Many of these same Democrats won their seats after launching aggressive attacks against Republicans for voting for the 2017 tax package that included a $10,000 limit on the SALT deduction.
When they arrived in Congress, these Democrats formed caucuses with the sole mission of repealing the cap, delivered salt bagels around the Capitol to keep the issue on lawmakers’ minds, and as recently as January threatened to block a revised version of the Build Back Better package, a top Biden priority, if it didn’t include the SALT cap repeal.
“We support the president’s agenda, and if there are any efforts that include a change in the tax code, then a SALT fix must be part of it. No SALT, no deal,” Reps. Josh Gottheimer and Mikie Sherrill of New Jersey and Rep. Tom Suozzi of New York said in a statement.

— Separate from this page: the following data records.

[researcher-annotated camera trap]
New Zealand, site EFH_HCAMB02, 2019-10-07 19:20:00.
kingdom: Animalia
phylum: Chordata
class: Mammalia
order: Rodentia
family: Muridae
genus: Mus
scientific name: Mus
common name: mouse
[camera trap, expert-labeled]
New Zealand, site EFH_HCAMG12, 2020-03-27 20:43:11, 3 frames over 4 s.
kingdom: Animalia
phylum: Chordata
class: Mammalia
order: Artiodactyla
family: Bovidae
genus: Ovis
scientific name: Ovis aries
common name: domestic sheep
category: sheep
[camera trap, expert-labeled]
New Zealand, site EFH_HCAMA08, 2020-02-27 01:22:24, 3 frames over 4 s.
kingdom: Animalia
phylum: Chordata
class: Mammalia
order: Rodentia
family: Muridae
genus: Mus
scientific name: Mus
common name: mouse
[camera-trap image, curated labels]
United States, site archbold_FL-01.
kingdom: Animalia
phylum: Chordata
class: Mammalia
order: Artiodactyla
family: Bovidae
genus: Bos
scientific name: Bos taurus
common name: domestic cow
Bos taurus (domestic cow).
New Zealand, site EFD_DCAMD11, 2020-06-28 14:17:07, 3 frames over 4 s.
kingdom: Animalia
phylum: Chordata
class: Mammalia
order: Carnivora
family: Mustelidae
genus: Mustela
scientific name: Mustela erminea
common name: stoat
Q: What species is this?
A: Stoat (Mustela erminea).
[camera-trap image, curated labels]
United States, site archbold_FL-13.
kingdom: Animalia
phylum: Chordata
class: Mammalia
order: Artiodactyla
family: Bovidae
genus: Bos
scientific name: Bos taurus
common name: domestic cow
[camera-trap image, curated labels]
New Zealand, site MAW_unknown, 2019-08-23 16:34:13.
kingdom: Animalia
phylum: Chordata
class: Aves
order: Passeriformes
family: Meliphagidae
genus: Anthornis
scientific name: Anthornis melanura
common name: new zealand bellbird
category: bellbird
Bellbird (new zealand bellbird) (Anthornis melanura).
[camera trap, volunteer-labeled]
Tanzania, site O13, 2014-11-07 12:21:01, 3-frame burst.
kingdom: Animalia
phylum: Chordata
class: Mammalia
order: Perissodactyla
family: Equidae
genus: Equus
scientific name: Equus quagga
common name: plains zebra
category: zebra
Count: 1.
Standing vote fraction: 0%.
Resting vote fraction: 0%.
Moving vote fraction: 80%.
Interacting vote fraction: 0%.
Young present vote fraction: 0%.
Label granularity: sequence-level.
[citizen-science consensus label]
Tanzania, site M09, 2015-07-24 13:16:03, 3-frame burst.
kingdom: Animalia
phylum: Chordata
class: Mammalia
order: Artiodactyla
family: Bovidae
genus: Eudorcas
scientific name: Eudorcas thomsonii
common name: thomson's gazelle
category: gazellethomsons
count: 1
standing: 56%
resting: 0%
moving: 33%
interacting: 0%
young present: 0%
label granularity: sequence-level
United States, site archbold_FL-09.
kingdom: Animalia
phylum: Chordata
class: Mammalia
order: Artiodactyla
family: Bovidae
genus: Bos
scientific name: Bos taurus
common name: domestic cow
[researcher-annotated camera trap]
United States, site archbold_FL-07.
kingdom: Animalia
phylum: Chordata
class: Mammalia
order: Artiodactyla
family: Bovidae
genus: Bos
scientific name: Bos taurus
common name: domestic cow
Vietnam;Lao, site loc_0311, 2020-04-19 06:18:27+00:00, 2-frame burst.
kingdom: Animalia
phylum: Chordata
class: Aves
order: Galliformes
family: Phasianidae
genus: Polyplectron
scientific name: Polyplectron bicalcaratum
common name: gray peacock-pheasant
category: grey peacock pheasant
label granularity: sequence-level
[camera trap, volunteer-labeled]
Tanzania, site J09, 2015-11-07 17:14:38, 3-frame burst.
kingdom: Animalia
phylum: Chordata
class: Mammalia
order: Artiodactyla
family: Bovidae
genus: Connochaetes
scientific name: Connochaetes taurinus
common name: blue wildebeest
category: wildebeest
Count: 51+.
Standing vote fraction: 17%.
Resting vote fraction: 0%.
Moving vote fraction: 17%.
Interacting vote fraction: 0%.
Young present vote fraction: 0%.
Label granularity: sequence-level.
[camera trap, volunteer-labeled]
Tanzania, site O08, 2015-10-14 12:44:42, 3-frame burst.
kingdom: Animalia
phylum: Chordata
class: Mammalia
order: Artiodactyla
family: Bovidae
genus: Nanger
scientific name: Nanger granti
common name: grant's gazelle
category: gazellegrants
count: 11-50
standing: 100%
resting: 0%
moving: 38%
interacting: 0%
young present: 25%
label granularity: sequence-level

In the end, however, the Democrats caved to their leadership’s pressure and still voted in favor of several big spending bills that either jettisoned the SALT repeal in the final versions or failed to include it at all.
Last year, amid the Democrats’ big push to pass the Build Back Better and other infrastructure packages, California Democratic Reps. Katie Porter and Mike Levin, who represent adjacent coastal Southern California districts, repeatedly and forcefully argued for the SALT cap repeal.
“Today I stand with union leaders and my colleagues who are fighting to repeal the SALT cap,” Levin tweeted in June of last year. “More than 3 million families in CA making below $100,000 claimed the SALT deduction the year before the cap went into effect. Working families are being hurt, and it’s time to fix that.”
“We should crack down on the ultra-wealthy but not at the expense of families in high cost of living areas. Families need SALT relief,” Porter tweeted in a video last fall from her kitchen during consideration of the $3.5 trillion reconciliation package.
During her first campaign for Congress in 2018, Porter repeatedly assailed then-Rep. Mimi Walters, the Republican she toppled from the Orange County seat, for voting for the Trump tax package that included the new SALT limit.
“Make no mistake – by voting for Donald Trump’s tax scam, Mimi Walters sold Orange County families out and raised our taxes,” she tweeted just three days before the election. “That’s the wrong leadership for #CA45. Vote on Nov.